Dari pengertian tetang rekonstruksionisme, maka untuk dapat mencapai tujuannya, aliran rekonstruksionisme berusaha mencari sebuah formula yang dapat dijadikan sebagai perombak tata susunan pendidikan yang lama dengan tata susunan pendidikan yang baru dengan berbagai ketentuan dan peraturan yang benar-benar dapat mengatasi krisis kehidupan modern pada abad ke-21 saat ini.
Dari jalan pikiran dan upaya yang berusaha ditempuh oleh aliran rekonstruksionisme ini, maka dapat dilihat bahwa prinsip pemikiran aliran rekonstruksionisme tidak terlepas dari paham perenialisme yang menunjukkan keprihatinannya terhadap kehidupan dunia modern, selain itu juga tidak terlepas dari prinsip pemikiran aliran progresifisme yang mengarah kepada tuntutan kehidupan modern. Usaha rekonstruksionisme sosial yang diupayakan Brammeld didasarkan atas suatu asumsi bahwa kita telah beralih dari masyarakat agraris pedesaan kemasyarakat urban yang berteknologi tinggi namun masih terdapat suatu kelambatan budaya yang serius yaitu dalam kemampuan manusia menyesuaikan diri terhadap masyarakat teknologi. Hal tersebut sesuai dengan pandangan Count bahwa apa yang diperlukan pada masyarakat yang memiliki perkembangan teknologi yang cepat adalah rekonstruksi masyarakat dan pembentukan serta perubahan tata dunia baru.[6] Menurut aliran rekonstruksionisme, kehidupan modern yang telah mengubah kehidupan agraris menjadi kehidupan teknologi telah banyak meninggalkan kebudayaan-kebudayaan sehingga terdapat suatu kelambatan budaya yang serius yaitu dalam kemampuan manusia menyesuaikan diri terhadap masyarakat teknologi.

Perintah Soal:
Jawab pertanyaan berikut berdasarkan kutipan tentang rekonstruksionisme.
(a) Krisis kehidupan modern pada abad ke berapa yang hendak diatasi oleh formula yang dicari aliran rekonstruksionisme?
(b) Atas asumsi apa usaha rekonstruksionisme sosial Brammeld didasarkan?
(c) Menurut pandangan Count, apa yang diperlukan pada masyarakat dengan perkembangan teknologi yang cepat?
Materi yang menyusul tidak dipakai sama sekali dalam latihan ini.

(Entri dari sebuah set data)

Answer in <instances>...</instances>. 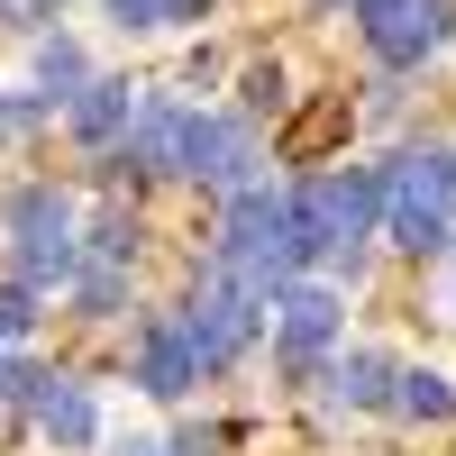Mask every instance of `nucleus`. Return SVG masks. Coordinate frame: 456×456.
Instances as JSON below:
<instances>
[{"instance_id":"nucleus-1","label":"nucleus","mask_w":456,"mask_h":456,"mask_svg":"<svg viewBox=\"0 0 456 456\" xmlns=\"http://www.w3.org/2000/svg\"><path fill=\"white\" fill-rule=\"evenodd\" d=\"M265 320H274V374L283 384H311V374L338 356V329H347V301L329 283H283L265 301Z\"/></svg>"},{"instance_id":"nucleus-2","label":"nucleus","mask_w":456,"mask_h":456,"mask_svg":"<svg viewBox=\"0 0 456 456\" xmlns=\"http://www.w3.org/2000/svg\"><path fill=\"white\" fill-rule=\"evenodd\" d=\"M265 156H256V128L247 119H219V110H183V146H174V174H192L201 192H247V183H265L256 174Z\"/></svg>"},{"instance_id":"nucleus-3","label":"nucleus","mask_w":456,"mask_h":456,"mask_svg":"<svg viewBox=\"0 0 456 456\" xmlns=\"http://www.w3.org/2000/svg\"><path fill=\"white\" fill-rule=\"evenodd\" d=\"M347 19L365 28V46L384 55V73H411V64H429L456 37V0H356Z\"/></svg>"},{"instance_id":"nucleus-4","label":"nucleus","mask_w":456,"mask_h":456,"mask_svg":"<svg viewBox=\"0 0 456 456\" xmlns=\"http://www.w3.org/2000/svg\"><path fill=\"white\" fill-rule=\"evenodd\" d=\"M174 329H183V347H192V365H201V374H228V365L256 347L265 311H256V301H238L228 283H210V274H201V301H192V311H174Z\"/></svg>"},{"instance_id":"nucleus-5","label":"nucleus","mask_w":456,"mask_h":456,"mask_svg":"<svg viewBox=\"0 0 456 456\" xmlns=\"http://www.w3.org/2000/svg\"><path fill=\"white\" fill-rule=\"evenodd\" d=\"M183 110H192V101H137V119L119 128V146H110V174H137V183L174 174V146H183Z\"/></svg>"},{"instance_id":"nucleus-6","label":"nucleus","mask_w":456,"mask_h":456,"mask_svg":"<svg viewBox=\"0 0 456 456\" xmlns=\"http://www.w3.org/2000/svg\"><path fill=\"white\" fill-rule=\"evenodd\" d=\"M384 192L456 228V146H420V156H393V165H384Z\"/></svg>"},{"instance_id":"nucleus-7","label":"nucleus","mask_w":456,"mask_h":456,"mask_svg":"<svg viewBox=\"0 0 456 456\" xmlns=\"http://www.w3.org/2000/svg\"><path fill=\"white\" fill-rule=\"evenodd\" d=\"M192 384H201V365H192V347H183V329H174V320H146V329H137V393L183 402Z\"/></svg>"},{"instance_id":"nucleus-8","label":"nucleus","mask_w":456,"mask_h":456,"mask_svg":"<svg viewBox=\"0 0 456 456\" xmlns=\"http://www.w3.org/2000/svg\"><path fill=\"white\" fill-rule=\"evenodd\" d=\"M128 119H137V83H110V73H92V83L64 101V128L83 137V146H101V156L119 146V128H128Z\"/></svg>"},{"instance_id":"nucleus-9","label":"nucleus","mask_w":456,"mask_h":456,"mask_svg":"<svg viewBox=\"0 0 456 456\" xmlns=\"http://www.w3.org/2000/svg\"><path fill=\"white\" fill-rule=\"evenodd\" d=\"M320 393H329L338 411H384V393H393V356H384V347H338V356L320 365Z\"/></svg>"},{"instance_id":"nucleus-10","label":"nucleus","mask_w":456,"mask_h":456,"mask_svg":"<svg viewBox=\"0 0 456 456\" xmlns=\"http://www.w3.org/2000/svg\"><path fill=\"white\" fill-rule=\"evenodd\" d=\"M0 228H10V247H46V238H73V201L55 183H19L10 201H0Z\"/></svg>"},{"instance_id":"nucleus-11","label":"nucleus","mask_w":456,"mask_h":456,"mask_svg":"<svg viewBox=\"0 0 456 456\" xmlns=\"http://www.w3.org/2000/svg\"><path fill=\"white\" fill-rule=\"evenodd\" d=\"M393 420H420V429H447L456 420V384L438 365H393V393H384Z\"/></svg>"},{"instance_id":"nucleus-12","label":"nucleus","mask_w":456,"mask_h":456,"mask_svg":"<svg viewBox=\"0 0 456 456\" xmlns=\"http://www.w3.org/2000/svg\"><path fill=\"white\" fill-rule=\"evenodd\" d=\"M37 429H46V447H92L101 438V402H92V384H73V374H64V384L46 393V402H37Z\"/></svg>"},{"instance_id":"nucleus-13","label":"nucleus","mask_w":456,"mask_h":456,"mask_svg":"<svg viewBox=\"0 0 456 456\" xmlns=\"http://www.w3.org/2000/svg\"><path fill=\"white\" fill-rule=\"evenodd\" d=\"M374 238H393L402 256H447V247H456V228H447V219H429V210H411V201H393V192H384V228H374Z\"/></svg>"},{"instance_id":"nucleus-14","label":"nucleus","mask_w":456,"mask_h":456,"mask_svg":"<svg viewBox=\"0 0 456 456\" xmlns=\"http://www.w3.org/2000/svg\"><path fill=\"white\" fill-rule=\"evenodd\" d=\"M119 301H128V265L83 256V274H73V311H83V320H119Z\"/></svg>"},{"instance_id":"nucleus-15","label":"nucleus","mask_w":456,"mask_h":456,"mask_svg":"<svg viewBox=\"0 0 456 456\" xmlns=\"http://www.w3.org/2000/svg\"><path fill=\"white\" fill-rule=\"evenodd\" d=\"M83 83H92L83 46H73V37H46V46H37V92H46V101H73Z\"/></svg>"},{"instance_id":"nucleus-16","label":"nucleus","mask_w":456,"mask_h":456,"mask_svg":"<svg viewBox=\"0 0 456 456\" xmlns=\"http://www.w3.org/2000/svg\"><path fill=\"white\" fill-rule=\"evenodd\" d=\"M137 238H146V228H137V210H101V219H92V238H83V256L128 265V256H137Z\"/></svg>"},{"instance_id":"nucleus-17","label":"nucleus","mask_w":456,"mask_h":456,"mask_svg":"<svg viewBox=\"0 0 456 456\" xmlns=\"http://www.w3.org/2000/svg\"><path fill=\"white\" fill-rule=\"evenodd\" d=\"M55 384H64V374H55V365H0V393H10V402H28V411H37V402H46Z\"/></svg>"},{"instance_id":"nucleus-18","label":"nucleus","mask_w":456,"mask_h":456,"mask_svg":"<svg viewBox=\"0 0 456 456\" xmlns=\"http://www.w3.org/2000/svg\"><path fill=\"white\" fill-rule=\"evenodd\" d=\"M238 92H247V119L283 110V64H247V73H238Z\"/></svg>"},{"instance_id":"nucleus-19","label":"nucleus","mask_w":456,"mask_h":456,"mask_svg":"<svg viewBox=\"0 0 456 456\" xmlns=\"http://www.w3.org/2000/svg\"><path fill=\"white\" fill-rule=\"evenodd\" d=\"M28 329H37V292H28V283H0V347L28 338Z\"/></svg>"},{"instance_id":"nucleus-20","label":"nucleus","mask_w":456,"mask_h":456,"mask_svg":"<svg viewBox=\"0 0 456 456\" xmlns=\"http://www.w3.org/2000/svg\"><path fill=\"white\" fill-rule=\"evenodd\" d=\"M46 110H55L46 92H37V101H0V137H19V128H37V119H46Z\"/></svg>"},{"instance_id":"nucleus-21","label":"nucleus","mask_w":456,"mask_h":456,"mask_svg":"<svg viewBox=\"0 0 456 456\" xmlns=\"http://www.w3.org/2000/svg\"><path fill=\"white\" fill-rule=\"evenodd\" d=\"M101 10H110V28H128V37L156 28V0H101Z\"/></svg>"},{"instance_id":"nucleus-22","label":"nucleus","mask_w":456,"mask_h":456,"mask_svg":"<svg viewBox=\"0 0 456 456\" xmlns=\"http://www.w3.org/2000/svg\"><path fill=\"white\" fill-rule=\"evenodd\" d=\"M210 0H156V28H201Z\"/></svg>"},{"instance_id":"nucleus-23","label":"nucleus","mask_w":456,"mask_h":456,"mask_svg":"<svg viewBox=\"0 0 456 456\" xmlns=\"http://www.w3.org/2000/svg\"><path fill=\"white\" fill-rule=\"evenodd\" d=\"M365 110H374V119H393V110H402V73H384V83L365 92Z\"/></svg>"},{"instance_id":"nucleus-24","label":"nucleus","mask_w":456,"mask_h":456,"mask_svg":"<svg viewBox=\"0 0 456 456\" xmlns=\"http://www.w3.org/2000/svg\"><path fill=\"white\" fill-rule=\"evenodd\" d=\"M110 456H165V447H146V438H119V447H110Z\"/></svg>"},{"instance_id":"nucleus-25","label":"nucleus","mask_w":456,"mask_h":456,"mask_svg":"<svg viewBox=\"0 0 456 456\" xmlns=\"http://www.w3.org/2000/svg\"><path fill=\"white\" fill-rule=\"evenodd\" d=\"M320 10H356V0H320Z\"/></svg>"}]
</instances>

Jawaban Soal:
(a) Abad ke-21.
(b) Usaha itu didasarkan atas asumsi bahwa kita telah beralih dari masyarakat agraris pedesaan ke masyarakat urban yang berteknologi tinggi. Namun, masih terdapat kelambatan budaya yang serius dalam kemampuan manusia menyesuaikan diri terhadap masyarakat teknologi.
(c) Rekonstruksi masyarakat serta pembentukan dan perubahan tata dunia baru.